Performance Validation Testing

This class is utilized to perform thorough testing on GAIuS Agents. Performance Validation Testing (PVT) has three test types:

  • Classification

  • Emotive Value

  • Emotive Polarity

Performance Validation Test

class ia.gaius.pvt.PerformanceValidationTest(agent: AgentClient, ingress_nodes: list, query_nodes: list, num_of_tests: int, pct_of_ds: float, pct_res_4_train: float, test_type: str, dataset_location: str = 'filepath', results_filepath=None, ds_filepath: str | None = None, test_prediction_strategy='continuous', clear_all_memory_before_training: bool = True, turn_prediction_off_during_training: bool = False, shuffle: bool = False, sio=None, task=None, user_id: str | None = None, mongo_db=None, dataset_info: dict | None = None, test_id=None, test_configuration: dict = {}, socket_channel: str = 'pvt_status', QUIET: bool = False)

Bases: object

Performance Validation Test (PVT) - Splits a GDF folder into training and testing sets. Based on the test type certain visualizations will be produced.

Test types:

  • Classification

  • Emotive Value

  • Emotives Polarity

__init__(agent: AgentClient, ingress_nodes: list, query_nodes: list, num_of_tests: int, pct_of_ds: float, pct_res_4_train: float, test_type: str, dataset_location: str = 'filepath', results_filepath=None, ds_filepath: str | None = None, test_prediction_strategy='continuous', clear_all_memory_before_training: bool = True, turn_prediction_off_during_training: bool = False, shuffle: bool = False, sio=None, task=None, user_id: str | None = None, mongo_db=None, dataset_info: dict | None = None, test_id=None, test_configuration: dict = {}, socket_channel: str = 'pvt_status', QUIET: bool = False)

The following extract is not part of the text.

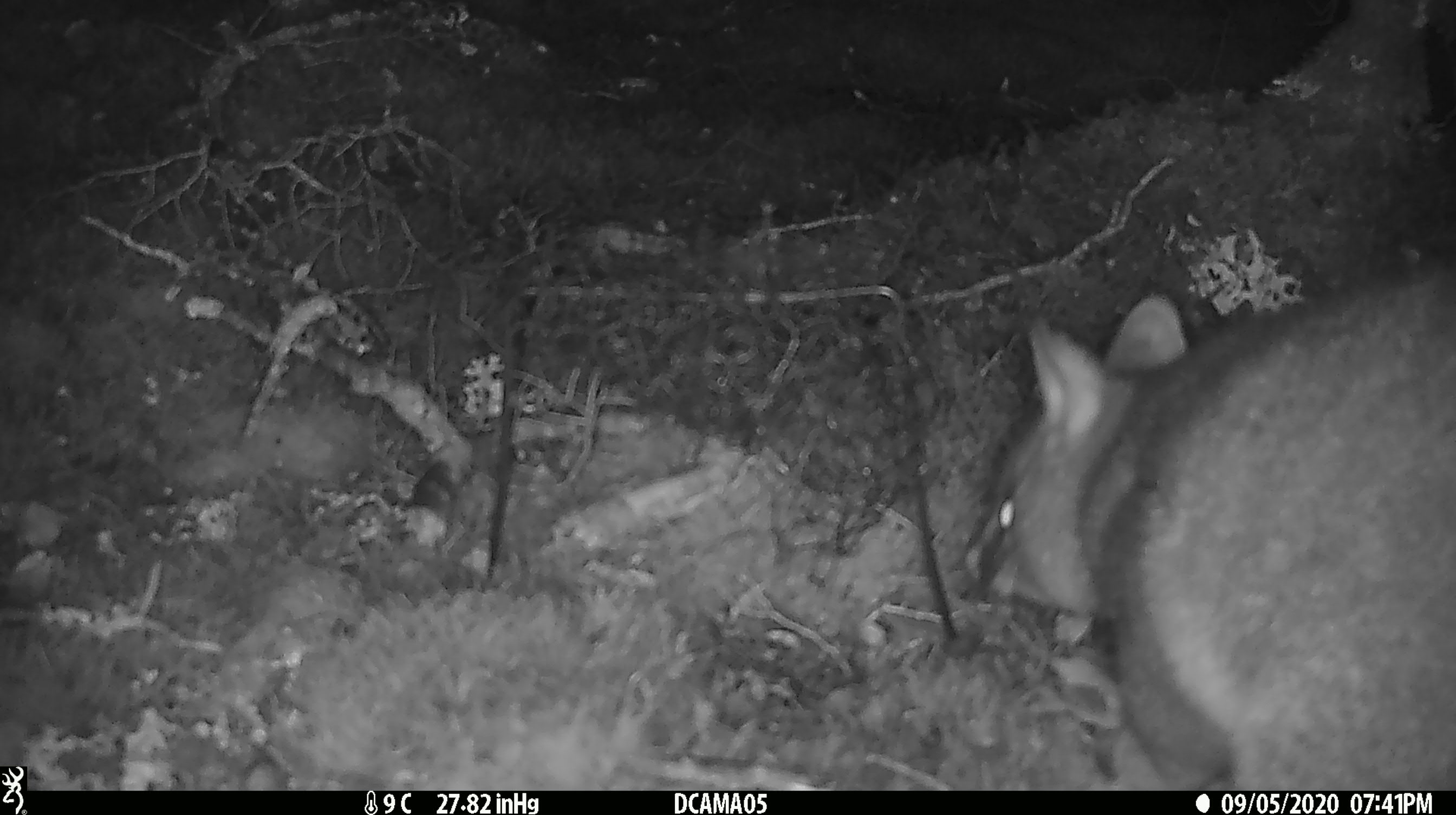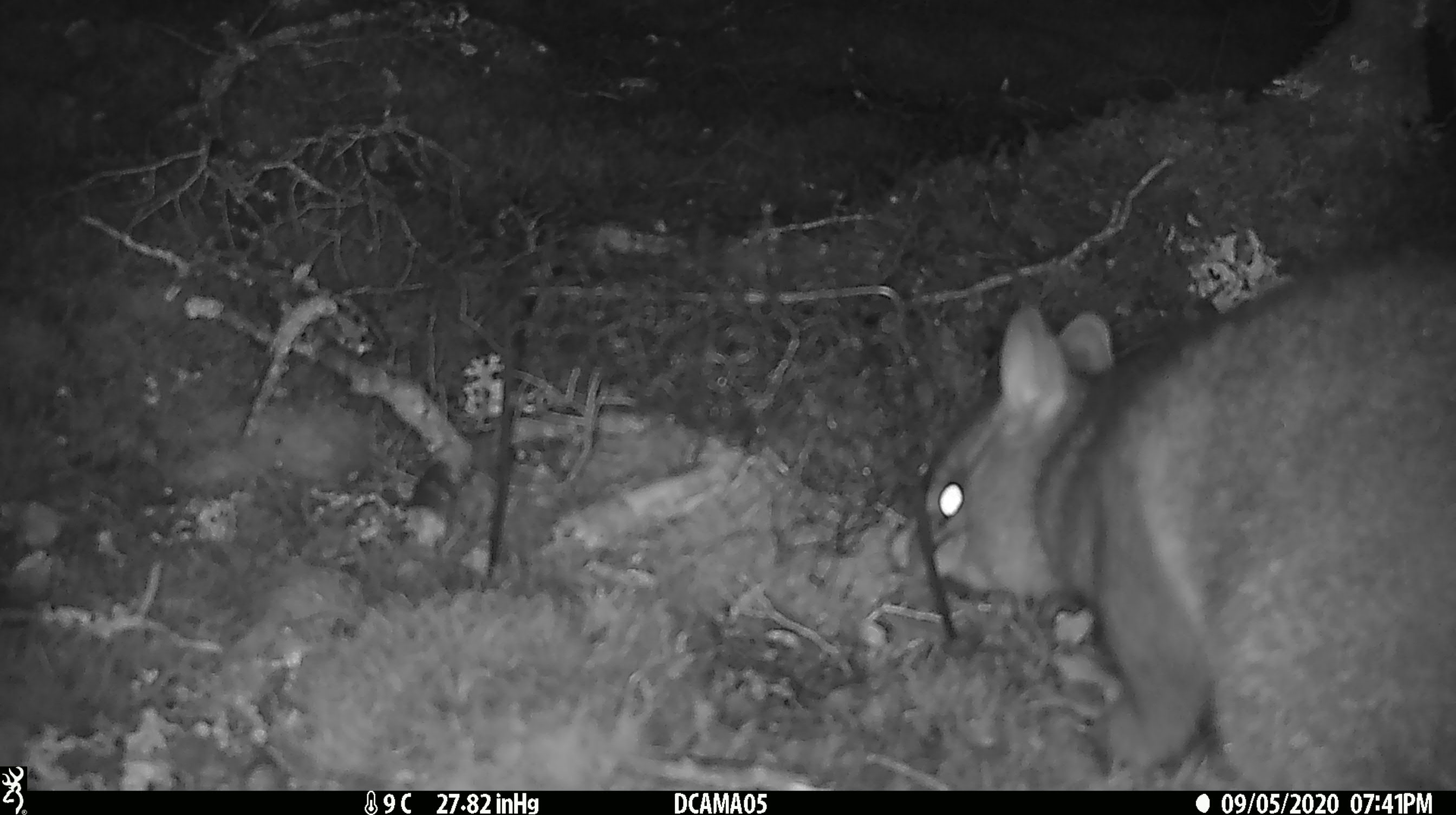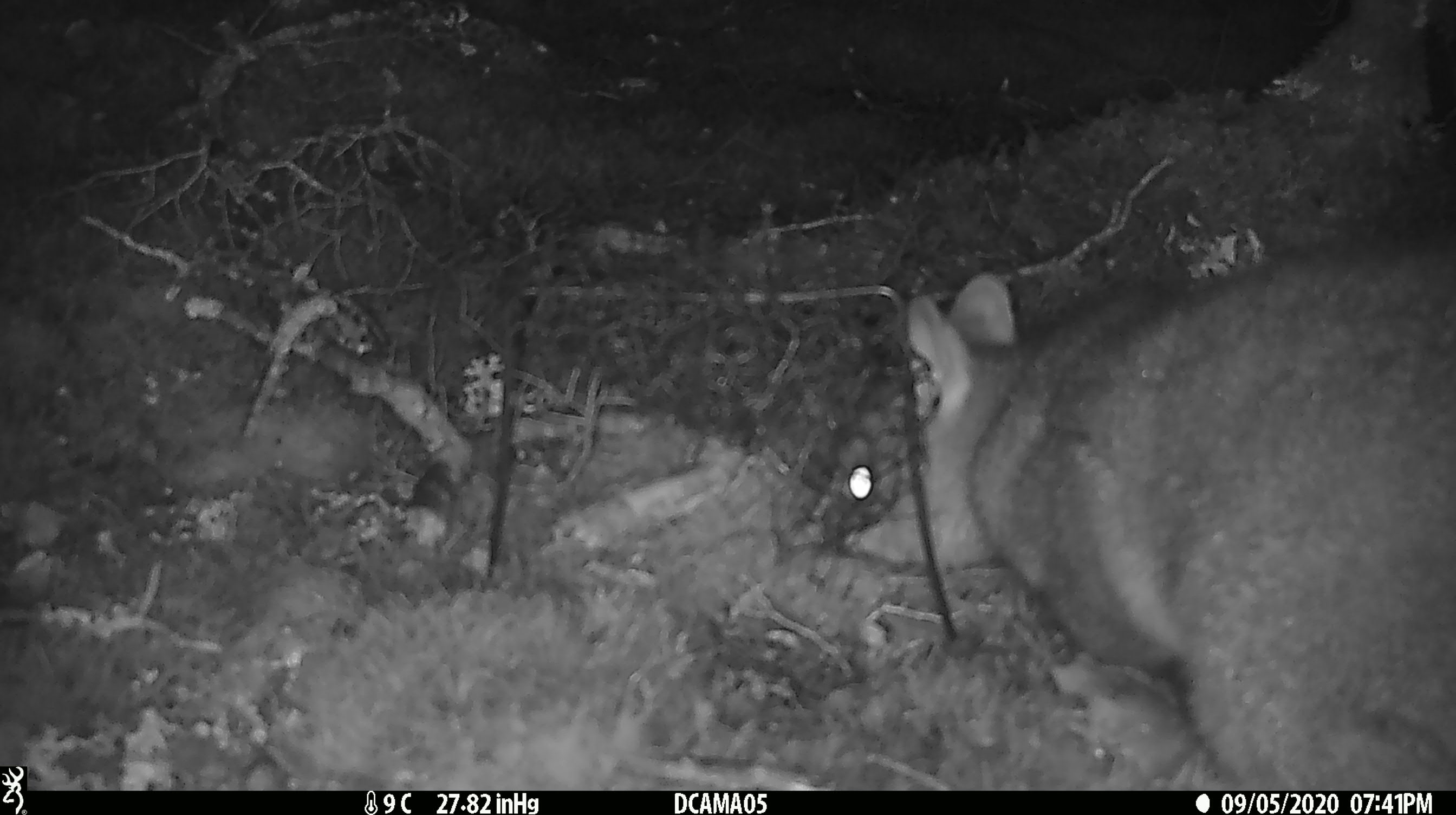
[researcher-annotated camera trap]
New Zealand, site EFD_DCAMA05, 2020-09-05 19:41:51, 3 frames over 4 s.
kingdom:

Initialize the PVT object with all required parameters for execution

Parameters:
  • agent (AgentClient) – GAIuS Agent to use for trainings

  • ingress_nodes (list) – Ingress nodes for the GAIuS Agent (see ia.gaius.agent_client.AgentClient.set_query_nodes())

  • query_nodes (list) – Query nodes for the GAIuS Agent (see ia.gaius.agent_client.AgentClient.set_query_nodes())

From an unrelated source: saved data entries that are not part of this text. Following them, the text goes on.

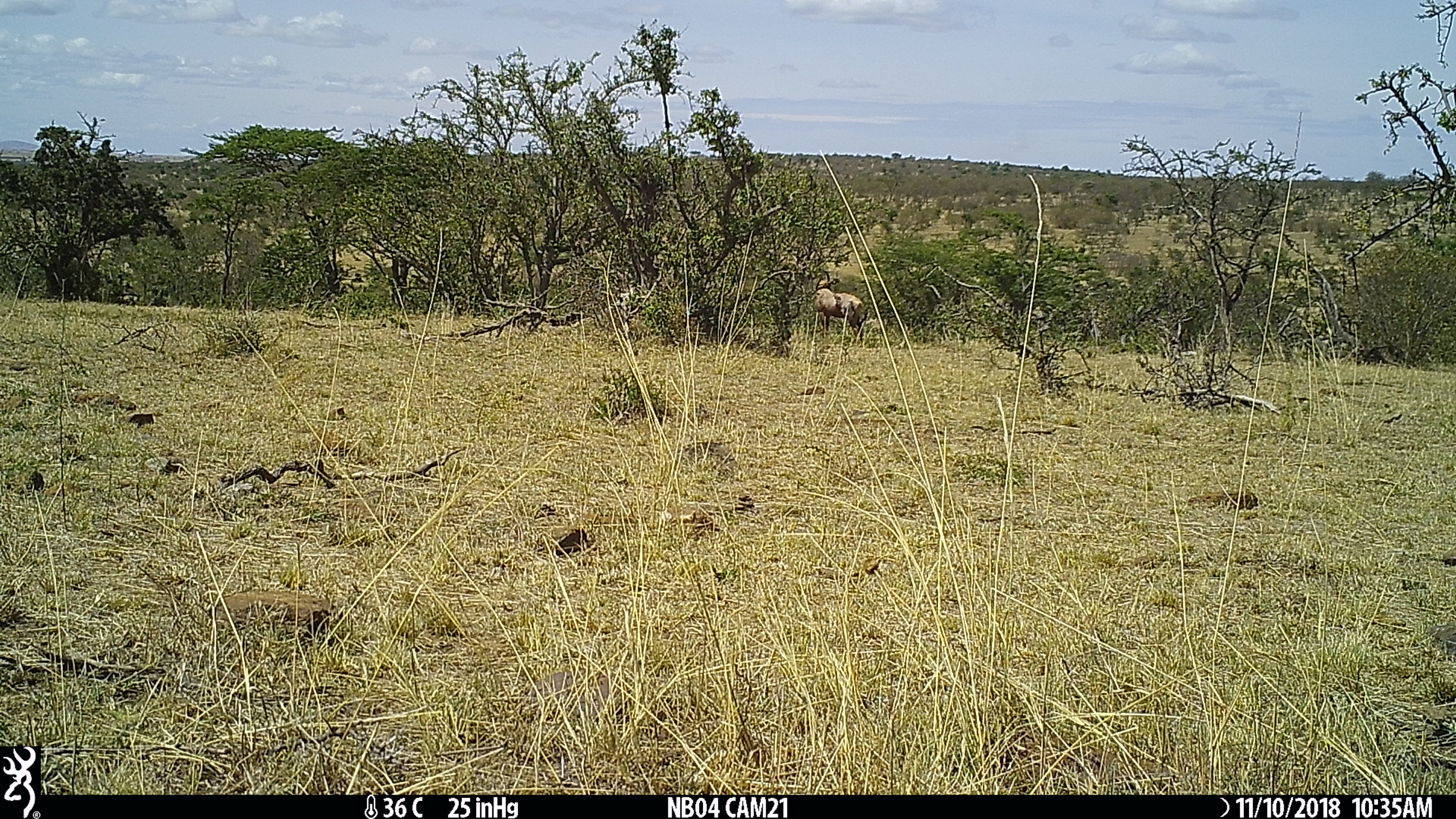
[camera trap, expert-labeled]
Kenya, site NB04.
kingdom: Animalia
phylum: Chordata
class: Mammalia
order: Artiodactyla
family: Bovidae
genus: Damaliscus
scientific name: Damaliscus lunatus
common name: topi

  • num_of_tests (int) – Number of test iterations to complete

  • pct_of_ds (float) – Percent of the dataset to use for PVT (overall)

  • pct_res_4_train (float) – Percent of the dataset to be reserved for training

  • test_type (str) – classification, emotives_value, or emotives_polarity

  • dataset_location (str) – Location of dataset to utilise, “mongodb”, or “filepath”

  • results_filepath (_type_) – Where to store PVT results

  • ds_filepath (str) – Path to the directory containing training GDFs

  • test_prediction_strategy (str, optional) – _description_. Defaults to “continuous”.

  • clear_all_memory_before_training (bool, optional) – Whether the GAIuS agent’s memory should be cleared before each training. Defaults to True.

  • turn_prediction_off_during_training (bool, optional) – Whether predictions should be disabled during training to reduce computational load. Defaults to False.

  • shuffle (bool, optional) – Whether dataset should be shuffled before each test iteration. Defaults to False.

  • sio (_type_, optional) – SocketIO object to emit information on. Defaults to None.

  • task (_type_, optional) – Celery details to emit information about. Defaults to None.

  • user_id (str, optional) – user_id to emit information to on SocketIO. Defaults to ‘’.

  • mongo_db (pymongo.MongoClient, optional) – MongoDB where dataset should be retrieved from

  • dataset_info (dict, optional) – information about how to retrieve dataset, used for MongoDB query. If dataset_location is mongodb, this must have the user_id, dataset_id, results_collection, logs_collection, and data_files_collection_name keys

  • test_id (str, optional) – unique identifier to be sent with messages about this test. Also used for storing to mongodb

  • test_configuration (dict, optional) – dictionary storing additional metadata about test configuration, to be saved in mongodb with test results

  • socket_channel (str, optional) – SocketIO channel to broadcast results on. Defaults to ‘pvt_status’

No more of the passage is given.